======== TEXT SEGMENT
CHICAGO, Oct 30 - Captains of industry from major grain consuming and exporting countries are assembling in New Orleans, Louisiana, for two conferences next week to assess the impact of the global recession on the sector.
Participants at the Global Soybean and Grain Transportation Conference that begins on Nov. 3 and the Soya and Oilseed Summit which follows will also discuss a range of issues from transportation to production to agribusiness.
The gathering comes at a time when major grain countries like the United States and China are showing signs of pulling out of a crippling recession that dented world trade.
Economic and environmental sustainability in the years ahead will also be key topics of discussion along with issues surrounding global food and feed safety.
Representatives from major trading houses, top agriculture and food companies, producer associations, and the shipping industry will be in attendance.
"The agriculture and agricultural transportation industries are now starting to look at working their way out of the economic slump, trying to forecast what kind of investment is needed around the world," said Joe Jordan, content director for conference organizer Soyatech.
"The industry is thinking about infrastructure and where there is going to be increased demand, particularly how to meet the ever-increasing, ever-insatiable Chinese demand and to a somewhat lesser extent in India and throughout southeast Asia," Jordan said.
Rising demand for raw materials from the developing countries, most notably China, helped to drive grain and soybean prices to record highs last year.
Grain prices retreated amid the global economic slump but have yet to revisit levels seen before the 2008 commodities boom, even as top exporter the United States and several other key suppliers produce record- or near-record-large crops.
CHINA IN FOCUS
Grain exporters remain keenly focused on China, the world's top soybean importer, which has imported record amounts of the oilseed this year. Drought-hit corn production has some traders wondering if China could seek imported supplies in 2010.
Exporters are also gauging needs in other countries as disappointing monsoon rains have cut crop output in India and adverse weather elsewhere in Asia spurred demand for imports.
Food and feed safety remain hot topics for producers and exporters, with a focus on the European Union after shipments of U.S. soybeans and soy products were refused entry this year amid traces of unapproved types of genetically modified corn.
U.S. soy shipments to the bloc have been essentially nil despite feed industry pleas to relax the zero tolerance rules.
Several genetically modified crops have been approved by the EU, but expanding use of seeds "stacked" with several of those traits in one may present future hurdles.
Experts will also give their outlook for world oilseed and edible oil supplies and demand amid a growing global population and rising hunger in the developing world.
The United Nations' Food and Agriculture Organization has said that the number of chronically hungry around the globe grew to more than 1 billion this year and that the world will need to produce 70 percent more food by 2050 to meet demand.
================
======== INFORMATION PROVIDED
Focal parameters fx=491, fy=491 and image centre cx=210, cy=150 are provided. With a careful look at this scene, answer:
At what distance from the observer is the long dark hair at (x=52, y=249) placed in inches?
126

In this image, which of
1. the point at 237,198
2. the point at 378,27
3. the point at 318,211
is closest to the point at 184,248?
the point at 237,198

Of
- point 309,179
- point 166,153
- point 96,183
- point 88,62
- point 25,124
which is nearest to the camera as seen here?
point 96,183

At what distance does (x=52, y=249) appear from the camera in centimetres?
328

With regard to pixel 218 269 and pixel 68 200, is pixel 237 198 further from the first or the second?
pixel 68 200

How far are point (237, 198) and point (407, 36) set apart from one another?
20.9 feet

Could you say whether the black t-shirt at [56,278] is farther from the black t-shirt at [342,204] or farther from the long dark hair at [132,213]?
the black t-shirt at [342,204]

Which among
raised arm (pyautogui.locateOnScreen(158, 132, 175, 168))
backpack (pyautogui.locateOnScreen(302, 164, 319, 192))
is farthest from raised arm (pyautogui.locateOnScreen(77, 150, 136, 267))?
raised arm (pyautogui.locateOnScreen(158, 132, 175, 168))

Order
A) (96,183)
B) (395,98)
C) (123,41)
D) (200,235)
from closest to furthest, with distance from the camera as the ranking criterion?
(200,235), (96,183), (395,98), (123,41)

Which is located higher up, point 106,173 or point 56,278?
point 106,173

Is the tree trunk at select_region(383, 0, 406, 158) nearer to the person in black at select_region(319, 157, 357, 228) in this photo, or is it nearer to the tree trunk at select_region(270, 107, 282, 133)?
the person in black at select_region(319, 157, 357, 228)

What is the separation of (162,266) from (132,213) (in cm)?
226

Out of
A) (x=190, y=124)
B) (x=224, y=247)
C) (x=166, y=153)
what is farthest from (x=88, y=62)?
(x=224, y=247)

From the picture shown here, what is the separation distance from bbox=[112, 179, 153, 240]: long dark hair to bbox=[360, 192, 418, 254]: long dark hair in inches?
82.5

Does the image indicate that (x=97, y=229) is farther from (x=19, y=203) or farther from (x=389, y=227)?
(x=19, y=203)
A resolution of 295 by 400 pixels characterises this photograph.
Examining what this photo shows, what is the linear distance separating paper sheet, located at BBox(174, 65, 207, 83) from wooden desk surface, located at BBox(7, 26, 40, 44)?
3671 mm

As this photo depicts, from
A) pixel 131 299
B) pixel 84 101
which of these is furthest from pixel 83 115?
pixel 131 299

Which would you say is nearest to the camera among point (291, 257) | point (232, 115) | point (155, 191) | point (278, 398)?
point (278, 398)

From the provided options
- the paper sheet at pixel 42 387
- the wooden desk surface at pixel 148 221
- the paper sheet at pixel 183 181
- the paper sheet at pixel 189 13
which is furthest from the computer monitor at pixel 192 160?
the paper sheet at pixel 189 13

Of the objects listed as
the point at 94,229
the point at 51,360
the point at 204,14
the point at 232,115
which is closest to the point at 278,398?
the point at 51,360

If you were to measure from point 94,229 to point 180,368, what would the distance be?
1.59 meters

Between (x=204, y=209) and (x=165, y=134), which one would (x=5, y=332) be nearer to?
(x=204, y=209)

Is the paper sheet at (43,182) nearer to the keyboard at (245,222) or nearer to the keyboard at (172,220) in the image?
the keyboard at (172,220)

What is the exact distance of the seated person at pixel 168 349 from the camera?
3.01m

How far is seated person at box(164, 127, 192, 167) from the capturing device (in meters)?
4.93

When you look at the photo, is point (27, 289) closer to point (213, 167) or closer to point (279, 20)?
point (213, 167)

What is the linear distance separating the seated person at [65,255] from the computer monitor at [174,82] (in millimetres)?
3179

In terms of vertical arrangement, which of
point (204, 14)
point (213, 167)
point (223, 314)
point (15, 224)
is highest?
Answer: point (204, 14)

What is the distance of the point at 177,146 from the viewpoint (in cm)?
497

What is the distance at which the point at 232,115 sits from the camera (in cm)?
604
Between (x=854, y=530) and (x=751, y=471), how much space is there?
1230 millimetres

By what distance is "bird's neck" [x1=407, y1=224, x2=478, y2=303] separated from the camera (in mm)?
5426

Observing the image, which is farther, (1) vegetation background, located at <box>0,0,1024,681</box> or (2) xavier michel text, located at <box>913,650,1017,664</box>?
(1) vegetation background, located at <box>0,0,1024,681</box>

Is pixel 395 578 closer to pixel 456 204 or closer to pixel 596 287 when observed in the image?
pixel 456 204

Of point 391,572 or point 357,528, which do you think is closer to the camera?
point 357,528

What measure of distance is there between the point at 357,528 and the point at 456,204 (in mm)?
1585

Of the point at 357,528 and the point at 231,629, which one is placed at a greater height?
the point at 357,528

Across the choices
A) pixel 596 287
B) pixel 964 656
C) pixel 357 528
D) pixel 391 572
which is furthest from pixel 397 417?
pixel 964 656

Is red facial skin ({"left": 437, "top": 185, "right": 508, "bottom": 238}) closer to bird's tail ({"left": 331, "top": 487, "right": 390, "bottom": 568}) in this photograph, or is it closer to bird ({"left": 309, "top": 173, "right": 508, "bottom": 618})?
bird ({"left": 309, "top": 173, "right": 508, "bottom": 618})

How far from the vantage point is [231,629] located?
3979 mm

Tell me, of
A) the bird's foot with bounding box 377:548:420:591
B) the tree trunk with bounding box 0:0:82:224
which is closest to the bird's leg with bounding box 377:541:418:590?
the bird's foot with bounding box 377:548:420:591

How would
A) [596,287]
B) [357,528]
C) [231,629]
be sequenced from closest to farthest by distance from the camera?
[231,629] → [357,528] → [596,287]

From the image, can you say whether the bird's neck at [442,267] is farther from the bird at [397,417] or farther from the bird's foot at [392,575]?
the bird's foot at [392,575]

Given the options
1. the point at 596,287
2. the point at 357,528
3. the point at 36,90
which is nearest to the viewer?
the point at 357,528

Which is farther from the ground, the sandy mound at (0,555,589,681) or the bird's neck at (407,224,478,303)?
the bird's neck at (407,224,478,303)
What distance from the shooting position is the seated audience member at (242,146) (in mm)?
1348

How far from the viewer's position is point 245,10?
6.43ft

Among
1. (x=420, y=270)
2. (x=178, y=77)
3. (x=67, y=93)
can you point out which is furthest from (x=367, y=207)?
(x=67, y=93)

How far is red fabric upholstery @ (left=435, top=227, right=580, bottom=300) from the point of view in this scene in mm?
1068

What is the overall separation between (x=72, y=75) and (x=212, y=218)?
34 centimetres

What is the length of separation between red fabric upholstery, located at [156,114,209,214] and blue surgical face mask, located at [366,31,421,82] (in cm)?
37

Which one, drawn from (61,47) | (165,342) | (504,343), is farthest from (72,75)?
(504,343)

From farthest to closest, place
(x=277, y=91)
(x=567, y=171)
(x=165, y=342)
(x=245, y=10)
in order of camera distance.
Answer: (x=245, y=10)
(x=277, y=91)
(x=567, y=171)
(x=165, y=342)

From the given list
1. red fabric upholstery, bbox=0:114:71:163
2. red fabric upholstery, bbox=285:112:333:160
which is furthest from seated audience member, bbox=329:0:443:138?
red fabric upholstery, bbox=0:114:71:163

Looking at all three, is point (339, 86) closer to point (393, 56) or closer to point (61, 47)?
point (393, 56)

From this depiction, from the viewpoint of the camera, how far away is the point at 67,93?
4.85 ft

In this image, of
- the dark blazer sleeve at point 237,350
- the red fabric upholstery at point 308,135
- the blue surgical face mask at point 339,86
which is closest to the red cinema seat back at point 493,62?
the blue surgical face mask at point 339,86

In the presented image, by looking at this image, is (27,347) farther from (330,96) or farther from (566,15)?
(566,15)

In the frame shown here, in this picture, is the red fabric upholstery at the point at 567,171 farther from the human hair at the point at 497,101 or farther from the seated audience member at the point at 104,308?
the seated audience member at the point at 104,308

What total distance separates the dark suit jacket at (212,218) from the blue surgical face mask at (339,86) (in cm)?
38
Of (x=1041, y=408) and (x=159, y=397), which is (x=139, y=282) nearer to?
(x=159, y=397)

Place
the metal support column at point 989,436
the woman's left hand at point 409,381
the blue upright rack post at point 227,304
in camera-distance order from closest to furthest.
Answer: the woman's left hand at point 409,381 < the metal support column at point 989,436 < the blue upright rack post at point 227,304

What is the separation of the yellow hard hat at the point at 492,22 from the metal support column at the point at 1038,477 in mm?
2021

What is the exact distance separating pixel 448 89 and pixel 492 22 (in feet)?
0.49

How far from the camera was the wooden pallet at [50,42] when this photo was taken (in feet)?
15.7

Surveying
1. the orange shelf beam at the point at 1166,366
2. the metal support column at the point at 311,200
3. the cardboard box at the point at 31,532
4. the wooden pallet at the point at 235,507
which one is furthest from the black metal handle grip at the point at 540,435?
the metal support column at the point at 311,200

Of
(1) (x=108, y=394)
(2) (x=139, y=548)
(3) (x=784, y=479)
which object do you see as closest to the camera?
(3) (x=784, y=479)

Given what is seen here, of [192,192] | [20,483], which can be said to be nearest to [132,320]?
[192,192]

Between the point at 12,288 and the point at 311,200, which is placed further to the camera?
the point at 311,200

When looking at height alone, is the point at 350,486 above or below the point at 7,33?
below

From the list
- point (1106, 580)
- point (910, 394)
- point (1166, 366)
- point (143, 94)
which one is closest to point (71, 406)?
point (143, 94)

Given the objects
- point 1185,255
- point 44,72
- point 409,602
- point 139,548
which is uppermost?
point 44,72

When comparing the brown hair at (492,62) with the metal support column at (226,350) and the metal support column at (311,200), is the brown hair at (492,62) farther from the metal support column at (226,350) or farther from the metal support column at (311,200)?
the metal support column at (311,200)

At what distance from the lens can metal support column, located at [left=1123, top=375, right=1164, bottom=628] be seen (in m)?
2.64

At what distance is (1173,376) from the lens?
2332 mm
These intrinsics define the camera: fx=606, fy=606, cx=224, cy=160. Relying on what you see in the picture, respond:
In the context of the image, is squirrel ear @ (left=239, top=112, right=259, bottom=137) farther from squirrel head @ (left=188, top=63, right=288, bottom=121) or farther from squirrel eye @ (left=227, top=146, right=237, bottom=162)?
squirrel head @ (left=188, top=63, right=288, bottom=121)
================
* **REQUIRED WORK**:
Answer these questions from the news report on the New Orleans grain conferences:
1. On what date does the Global Soybean and Grain Transportation Conference begin?
2. Which conference organizer employs Joe Jordan as content director?
3. By what percentage does the Food and Agriculture Organization say world food production must increase by 2050?

* **REPLY TO THE TASK**:
1. Nov. 3
2. Soyatech
3. 70 percent